* [Directions for this task]
Leave the pictures out while you restate every entry below word for word.

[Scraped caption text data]
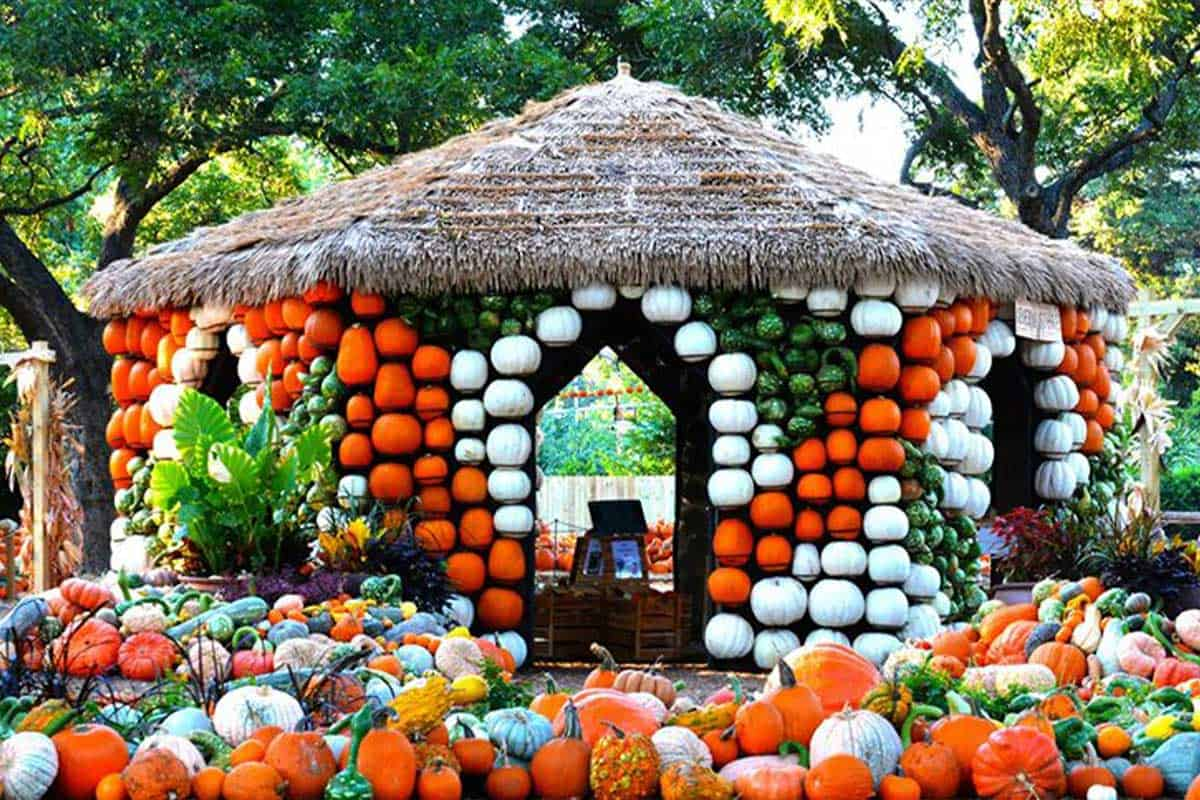 pumpkin pumpkins cowgirl magazine fall autumn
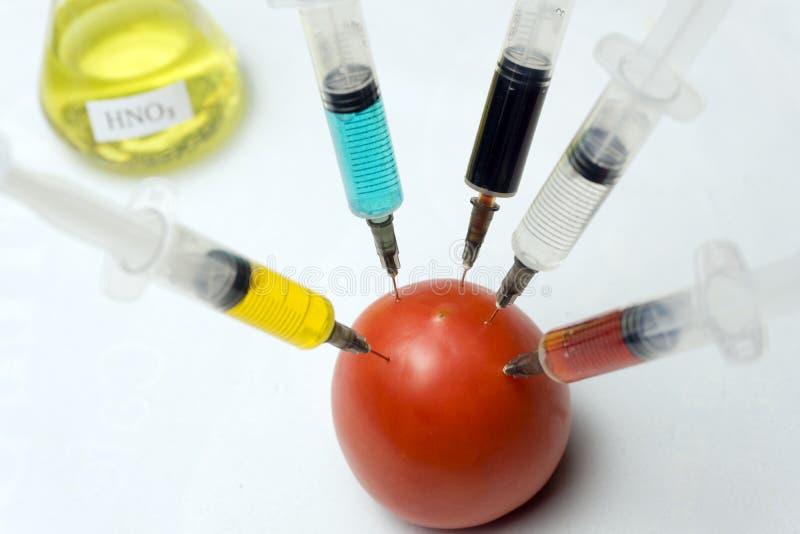 Pomodoro modificato con la siringa su un fondo bianco fotografia stock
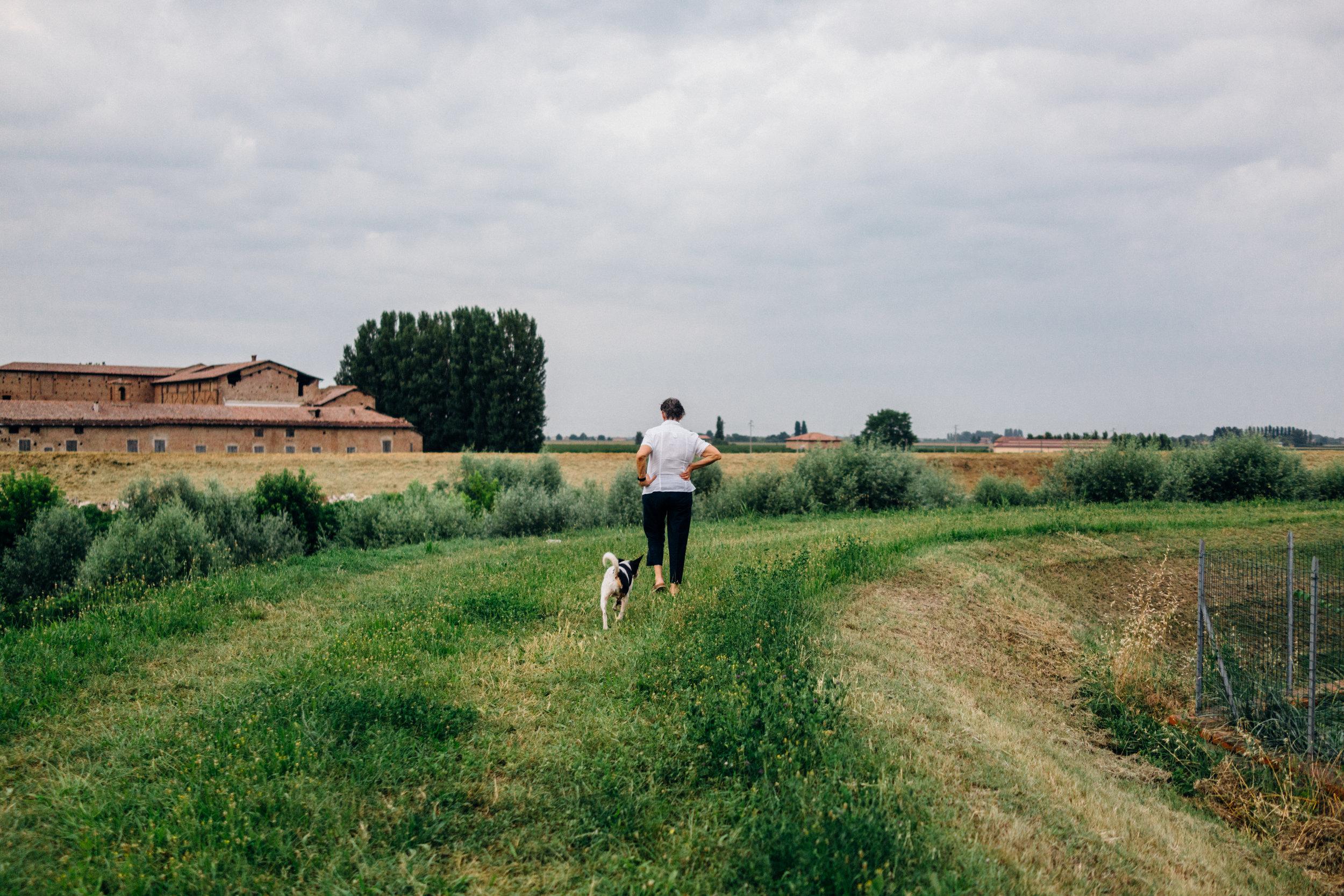 Bomporto, Modena, June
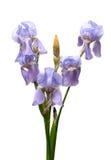 Violette Blenden Lizenzfreie Stockfotos
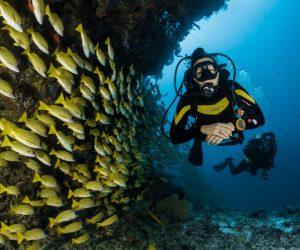 Tre uundværlige ting til dykkerferien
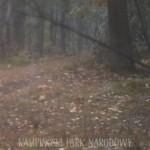 Wilki w Puszczy Kampinoskiej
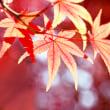 秋色ものがたり(Ⅴ)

* [Result below]
 pumpkin pumpkins cowgirl magazine fall autumn
 Pomodoro modificato con la siringa su un fondo bianco fotografia stock
 Bomporto, Modena, June
 Violette Blenden Lizenzfreie Stockfotos
 Tre uundværlige ting til dykkerferien
 Wilki w Puszczy Kampinoskiej
 秋色ものがたり(Ⅴ)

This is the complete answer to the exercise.